- Material to process
^^^^

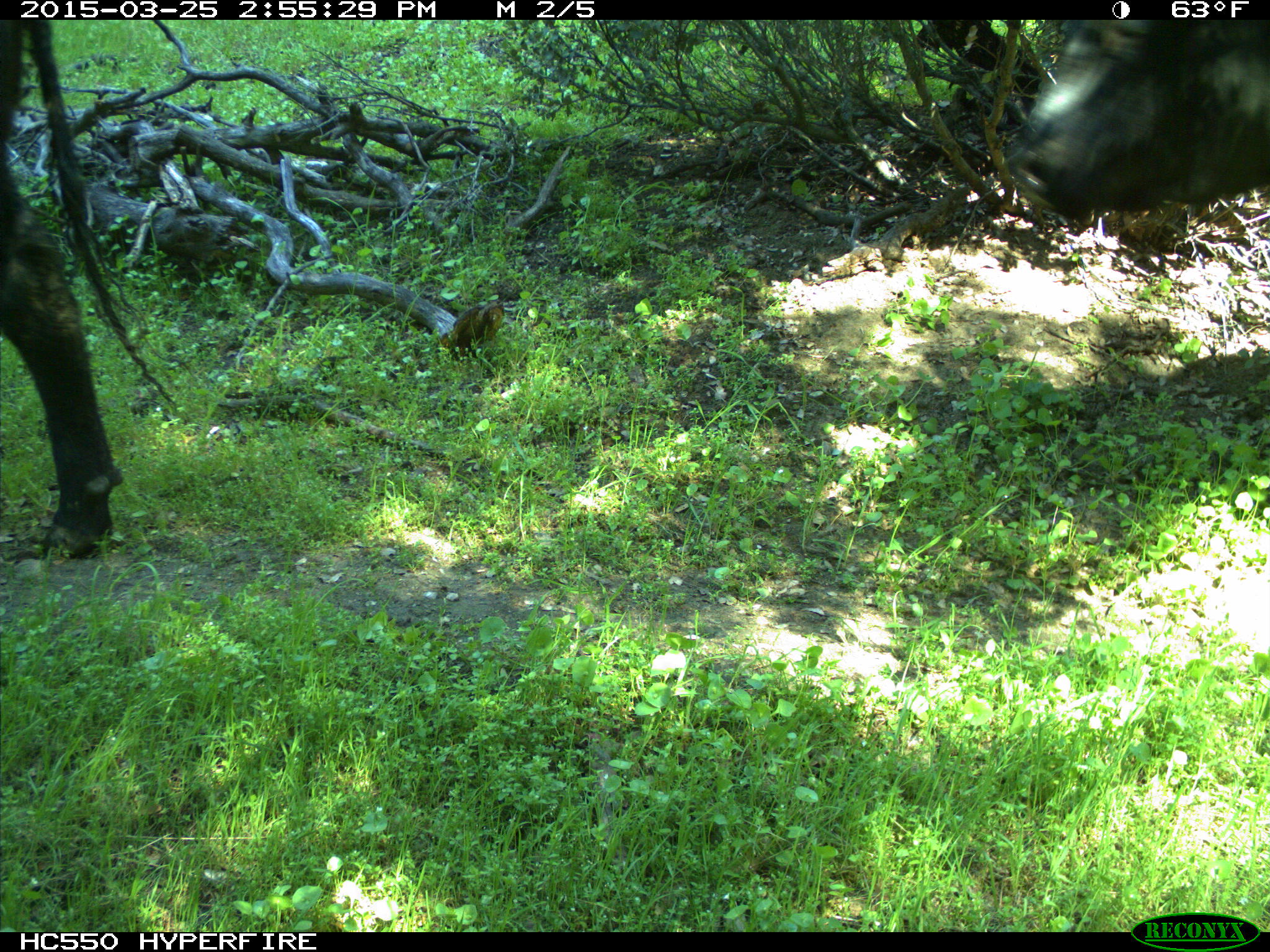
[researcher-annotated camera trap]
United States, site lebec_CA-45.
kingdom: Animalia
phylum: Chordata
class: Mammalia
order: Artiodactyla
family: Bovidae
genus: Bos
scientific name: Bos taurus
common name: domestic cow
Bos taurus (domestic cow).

^^^^

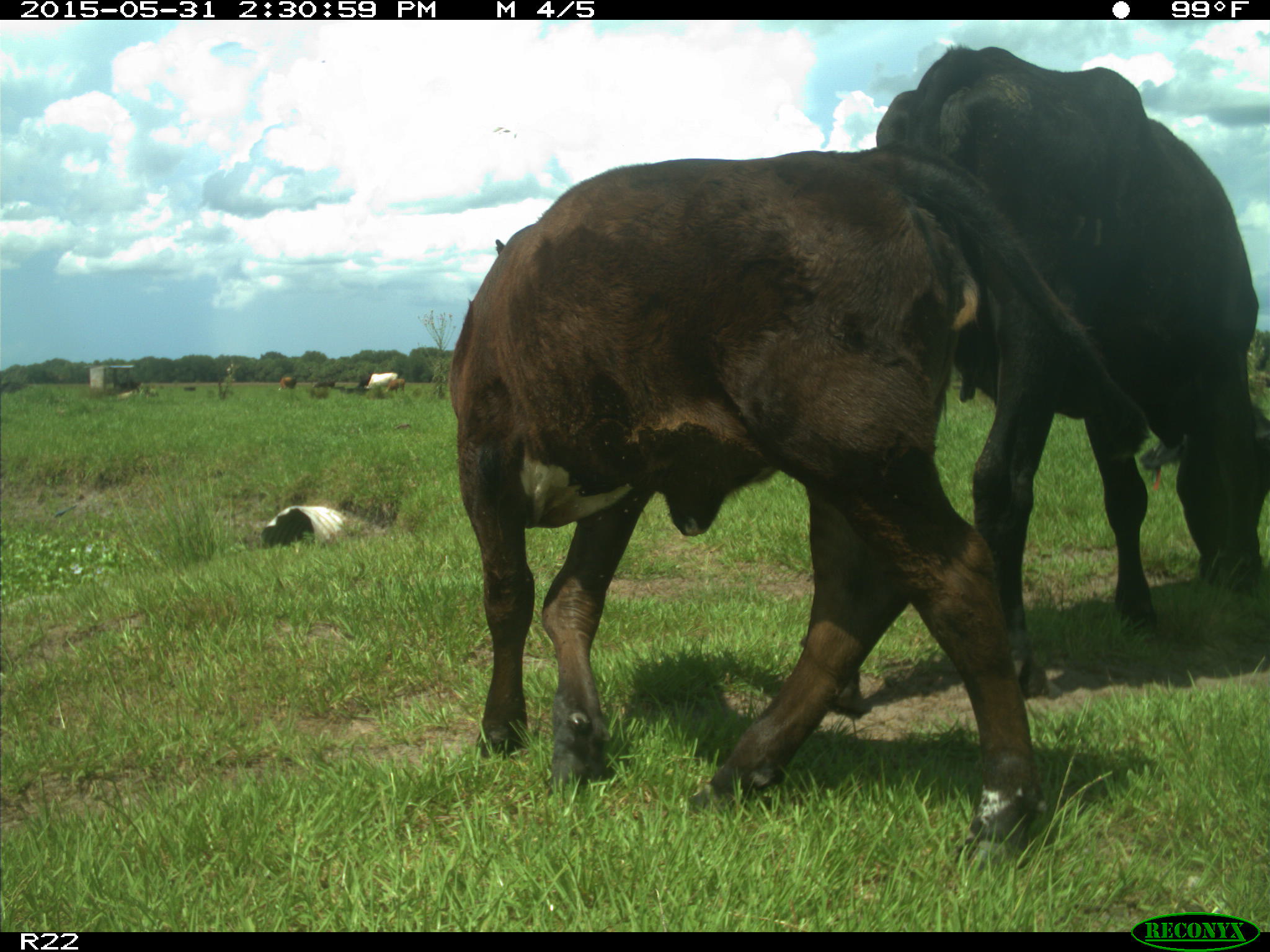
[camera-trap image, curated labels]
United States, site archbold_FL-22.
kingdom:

^^^^

- Task directions
Which lines in the records above contain the word "United"? Copy each one.

- Task result
United States, site lebec_CA-45.
United States, site archbold_FL-22.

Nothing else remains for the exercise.